Fuente: Esta historia fue narrada a los hermanos Grimm por la familia Hassenpflug.

Cuentos similares: Alexander Afanasiev: «Hermana Alionushka, Hermano Ivanushka» (Cuentos populares rusos); Giambattista Basile: «Ninnillo y Nennella» (The Great Fairy Tale Tradition, Jack Zipes, ed.); Jacob y Wilhelm Grimm: «El corderito y el pececito», «Los tres hombrecillos de los bosques» (Cuentos para la infancia y el hogar); Arthur Ransome: «Alenoushka y su hermanito» (Cuentos rusos del tío Peter).

Es uno de los escasos cuentos de fantasmas recogidos aquí, y en este sentido es similar a «Los tres hombrecillos de los bosques» (pág. 91).

Según David Luke, que escribe este comentario en la introducción a su antología de cuentos de los hermanos Grimm, en la primera transcripción de este cuento, la de 1812, no había más que un solo arroyo embrujado, y allí el niño se transformaba en ciervo a la primera; pero en posteriores ediciones Wilhelm Grimm añadió los otros tres en armonía con la tradición de los tríos en esta clase de cuentos.

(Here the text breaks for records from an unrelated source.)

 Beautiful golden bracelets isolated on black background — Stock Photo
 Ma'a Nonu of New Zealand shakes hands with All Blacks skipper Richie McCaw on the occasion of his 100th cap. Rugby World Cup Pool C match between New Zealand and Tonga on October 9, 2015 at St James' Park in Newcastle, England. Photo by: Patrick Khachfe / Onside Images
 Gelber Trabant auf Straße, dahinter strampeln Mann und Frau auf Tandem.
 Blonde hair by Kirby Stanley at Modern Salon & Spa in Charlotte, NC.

El cuento, tal como lo recogen los Grimm, empieza bien y tiene un final no muy correctamente narrado. En la parte final se producen algunos saltos y cambios de situación que no contribuyen al buen funcionamiento de la historia, y que dejaron a este lector algo perplejo: si la bruja y su hija asesinaron a la Hermanita en el baño, ¿qué pasó con el cadáver? ¿Por qué el ciervo no dice nada cuando aparece el fantasma de la Hermanita? Es más, ¿por qué el ciervo no interviene en absoluto en esos momentos? ¿Por qué la doncella a cargo del cuidado de la reina no dijo nada acerca de la aparición de su fantasma hasta después de que transcurriesen muchas noches? Y la hija de la bruja, ¿permaneció todo ese tiempo sin levantarse de la cama?

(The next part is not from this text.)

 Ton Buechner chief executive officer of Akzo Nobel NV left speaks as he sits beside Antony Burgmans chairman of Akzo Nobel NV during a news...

Ninguna de estas cuestiones pertenece al grupo de las cosas que no interesan a quienes cuentan esta clase de cuentos de hadas. En un cuento bien contado, todas ellas tendrían su respuesta. Al contrario, son muestras de torpeza narrativa. Por eso decidí resolver esos interrogantes y mejorar el final del cuento.